Mismatch regarding the patients and implant dimensions is always a hot topic of discussion among the surgeons and implant companies. Implant design should focus interindividual variations in knee joint anatomy. The results of the study support the fact that the distal femoral dimensions of the patients vary based on the race, 10 gender, [11],[12],[13] and built. It would have been an ideal scenario if an implant was available which matched exactly the dimensions of the patient's bone. That is how the concept of patient-specific technology and patient-specific instrumentation (PSI) was introduced which claimed to obtain a customized implant fit quickly and with greater accuracy with shorter rehabilitation, lesser blood loss, and an overall reduction in costs. [14] But recent studies comparing the conventional TKAs and PSI TKAs failed to bring out the claimed advantages. [15],[16] Thus, the researchers concluded that even sex-specific or custom implants will not replace the need for meticulous surgical skill.
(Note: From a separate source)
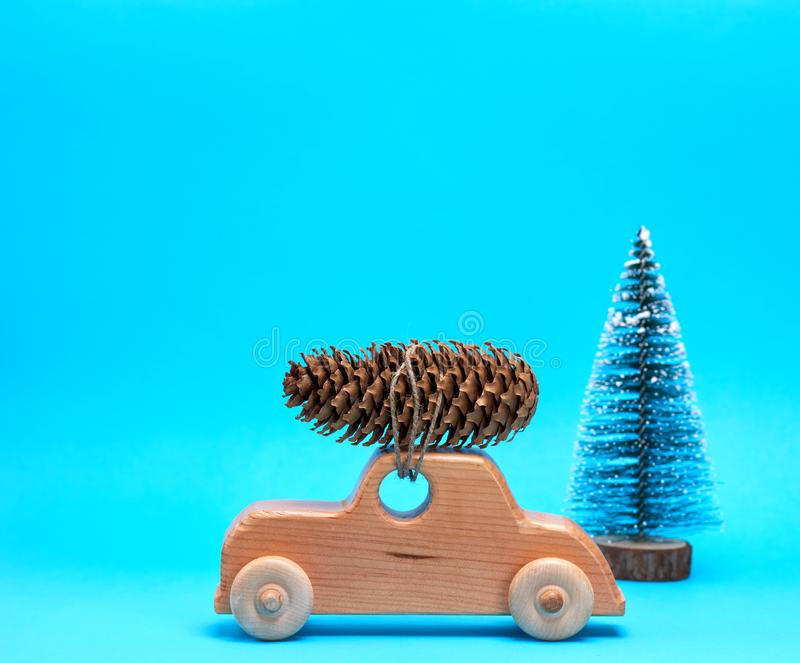Wooden toy car carries on top a pine cone on a blue background. Christmas background royalty free stock photography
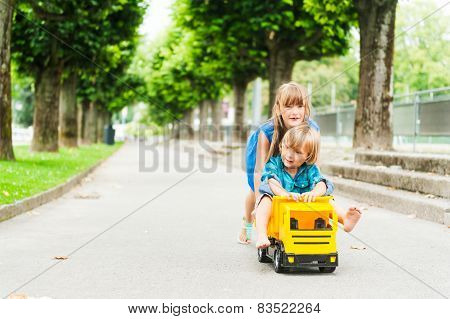 Outdoor portrait of adorable kids having fun outdoors, playing with a big toy car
Surgeons can take steps to ensure proper sizing of the individual TKA to match the efficiency of PSI TKA. Customizing the surgery can be done effectively without the inventory or cost associated with patient-specific implants. [17] Current generation of implants such as Attune (Depuy) and Persona knee (Zimmer) are expensive; the reason being they come with morphologic knee implants, comprehensive sizing, integrated instruments, and specific precise instrumentation to match the AP and ML dimensions of the knee as anatomical as possible. {18}

Even though the accurate alignment of the components and correct sizing can influence the implant life and functional recovery status of the patient, the acceptable range of the implant size mismatch which can be well tolerated by the patients is not elucidated. Our study with respect to the implants shows none of the implants used are perfectly designed to match the distal femur dimensions of our group of patients, and they have varying mismatch magnitude. Our study supports the existing literature which stress upon the fact that implant - patient mismatch do exist and the patients with larger mismatch lengths are being followed up for long term with Knee Injury and Osteoarthritis Outcome Score, Lysholm Score, and Knee Society Knee Score as the parameters of postoperative functional recovery to assess the relationship of ML mismatch and postoperative functional status. After reviewing the existing literature, considering the fact that on an average only around 80% of patients are fully satisfied with TKA [11] twenty patients out of 150 patients (13.33%) are definitely a worrying ratio. Though there are multiple reasons for the dissatisfied 20% of TKA patients, we are not sure of a study, where these patients showed ML implant overhanging. It would be worthwhile a study to look into this cross-section of dissatisfied patients and critically look into the ML mismatch which can be a contributory cause. Moreover, studies among the Asian population show that the satisfaction rate is much less among the Indian population. [13] Among these patients with implant overhanging, 17 were females and three were males. Hence, in our subset of patients, females tend to overhang more than males, even though the ML mismatch in general is more in males. Hence, in our group of patients, gender specific knee designs should be oriented more toward male patients than females to obtain a better anatomical fit. Gender differences in pain and functional status after TKA have also been extensively studied previously. Women achieve at least the same degree of functional improvement as men and may have similar or even greater improvement in pain after arthroplasty than men but still have final pain scores that are less favorable. {19}

The variations in demographics, preoperative status and subsequent postoperative outcomes between the races should be considered when comparing TKA outcome studies in the Asian populations. {20} In the Asian population, according to the literature reviewed, ML mismatch occur more commonly in females, and it is most often overhanging. The mismatch is more in larger femurs too. [6] There are studies quoting interracial variations in distal femur dimensions and ML mismatch with different conclusions. In our subset of population, we observed that the mismatch is larger in males, who in general have bigger knees than their female counterparts. But, the ML overhanging is more in females than males. Ideally, the ML length of the femoral component should perfectly match the anatomical ML dimension for the best surgical outcome. The medial or lateral overhang could result in soft tissue irritation, interfere with the ligament balancing, results in a limitation of the range of joint movement, and induces pain. Since our study involved only one group of patients (Indian population), we cannot comment on the fact that reason of implant overhanging in our 13.33% of TKA patients is due to the differences of AP/ML correlation between Caucasian/Western population and Indian population. But according to the results of our study, we conclude that definitely there is AP/ML divergences among our subset of the Indian population which can lead to implant overhanging and functional limitations in future.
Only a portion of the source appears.